Although generally small, banks’ exposure to these assets can pose a stability risk, particularly in the United States, particularly via regional banks. Within the euro area, banks have around 10% of loans exposed to commercial real estate. However, the weaknesses of this portfolio have been proven. Moody’s, for example, has carried out numerous downgrades for real estate companies, regularly referring to the deterioration of debt-to-asset ratios. According to the Mortgage Bankers Association, about $1.2 trillion of commercial real estate debt in the U.S. will mature by 2026 (25% office and retail), most of which is owned by banks. In addition, in the US, risk is concentrated in regional banks. According to Goldman Sachs, banks hold 50 percent of the country’s real estate debt, 75 percent of which is concentrated in small and medium-sized banks — almost 40 percent of the total. According to the IMF, these regional banks are five times more exposed than the big banks.
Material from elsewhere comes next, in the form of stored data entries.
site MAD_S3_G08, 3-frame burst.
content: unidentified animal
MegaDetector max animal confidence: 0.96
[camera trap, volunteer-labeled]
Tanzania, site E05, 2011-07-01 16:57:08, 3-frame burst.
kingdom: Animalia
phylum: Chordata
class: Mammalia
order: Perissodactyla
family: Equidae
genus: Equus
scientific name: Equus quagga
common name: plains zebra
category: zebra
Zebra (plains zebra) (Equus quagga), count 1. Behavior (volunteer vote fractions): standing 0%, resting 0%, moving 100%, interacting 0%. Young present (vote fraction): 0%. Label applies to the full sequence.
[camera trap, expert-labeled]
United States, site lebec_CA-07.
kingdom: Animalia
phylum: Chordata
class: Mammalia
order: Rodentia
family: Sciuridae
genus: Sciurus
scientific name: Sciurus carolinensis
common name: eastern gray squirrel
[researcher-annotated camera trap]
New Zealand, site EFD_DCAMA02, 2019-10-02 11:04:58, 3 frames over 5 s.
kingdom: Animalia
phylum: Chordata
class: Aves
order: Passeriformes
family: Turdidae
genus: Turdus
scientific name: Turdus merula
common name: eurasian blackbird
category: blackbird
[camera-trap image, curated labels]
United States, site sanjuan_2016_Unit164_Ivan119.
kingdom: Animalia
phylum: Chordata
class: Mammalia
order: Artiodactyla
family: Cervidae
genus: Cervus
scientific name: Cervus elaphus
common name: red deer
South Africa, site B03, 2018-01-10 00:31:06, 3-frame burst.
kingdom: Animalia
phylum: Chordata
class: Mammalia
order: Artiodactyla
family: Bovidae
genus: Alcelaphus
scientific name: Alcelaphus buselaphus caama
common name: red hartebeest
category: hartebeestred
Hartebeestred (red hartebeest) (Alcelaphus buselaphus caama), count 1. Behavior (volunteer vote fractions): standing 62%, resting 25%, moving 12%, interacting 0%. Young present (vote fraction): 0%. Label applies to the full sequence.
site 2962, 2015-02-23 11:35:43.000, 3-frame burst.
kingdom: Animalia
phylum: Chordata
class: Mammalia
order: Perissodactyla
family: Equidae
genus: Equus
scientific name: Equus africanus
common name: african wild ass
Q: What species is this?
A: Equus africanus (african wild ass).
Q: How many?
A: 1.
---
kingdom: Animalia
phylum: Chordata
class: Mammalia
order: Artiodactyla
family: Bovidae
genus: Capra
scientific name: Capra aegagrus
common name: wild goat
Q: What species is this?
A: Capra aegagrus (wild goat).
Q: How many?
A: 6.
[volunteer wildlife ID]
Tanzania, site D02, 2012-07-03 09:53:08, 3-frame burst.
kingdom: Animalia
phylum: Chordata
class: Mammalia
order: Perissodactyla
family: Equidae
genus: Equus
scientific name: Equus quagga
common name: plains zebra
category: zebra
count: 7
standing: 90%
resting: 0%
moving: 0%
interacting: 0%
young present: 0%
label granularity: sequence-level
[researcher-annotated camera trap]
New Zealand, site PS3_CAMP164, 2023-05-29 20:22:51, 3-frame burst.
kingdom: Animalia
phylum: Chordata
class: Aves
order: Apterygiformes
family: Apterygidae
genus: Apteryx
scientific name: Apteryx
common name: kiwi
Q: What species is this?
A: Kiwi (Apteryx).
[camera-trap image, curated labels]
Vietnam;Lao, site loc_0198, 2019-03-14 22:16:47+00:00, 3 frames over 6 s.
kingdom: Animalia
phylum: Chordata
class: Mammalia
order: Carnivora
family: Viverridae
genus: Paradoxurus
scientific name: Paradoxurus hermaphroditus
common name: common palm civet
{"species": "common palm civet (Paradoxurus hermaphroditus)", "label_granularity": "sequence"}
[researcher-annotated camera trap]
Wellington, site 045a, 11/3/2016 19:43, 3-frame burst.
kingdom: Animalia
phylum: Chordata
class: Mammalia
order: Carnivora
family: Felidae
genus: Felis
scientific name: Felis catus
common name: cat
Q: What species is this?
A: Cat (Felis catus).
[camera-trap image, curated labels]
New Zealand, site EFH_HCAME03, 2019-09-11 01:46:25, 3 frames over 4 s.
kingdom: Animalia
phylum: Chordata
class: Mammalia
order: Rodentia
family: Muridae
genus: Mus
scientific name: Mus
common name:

While not systemic, the risks could exacerbate an imbalance foreign to the real estate sector. According to the ECB, “poor performance in the commercial real estate market can significantly amplify an adverse scenario”, increasing the likelihood that the banking system will suffer systemically important losses. In addition, such an event would weaken other parts of the financial system that are heavily exposed to residential real estate, such as investment funds and insurers. In the U.S., regional banks would face significant declines in the value of commercial real estate loans. This would then pose the risk of a credit crunch that would extend beyond real estate.

All in all, while banks are indeed exposed to a risk related to commercial real estate, it appears that this risk is indirect. A significant shock to another asset class could thus be aggravated by the destabilization of the commercial real estate market. These systemic risks still seem remote, although they should not be overlooked.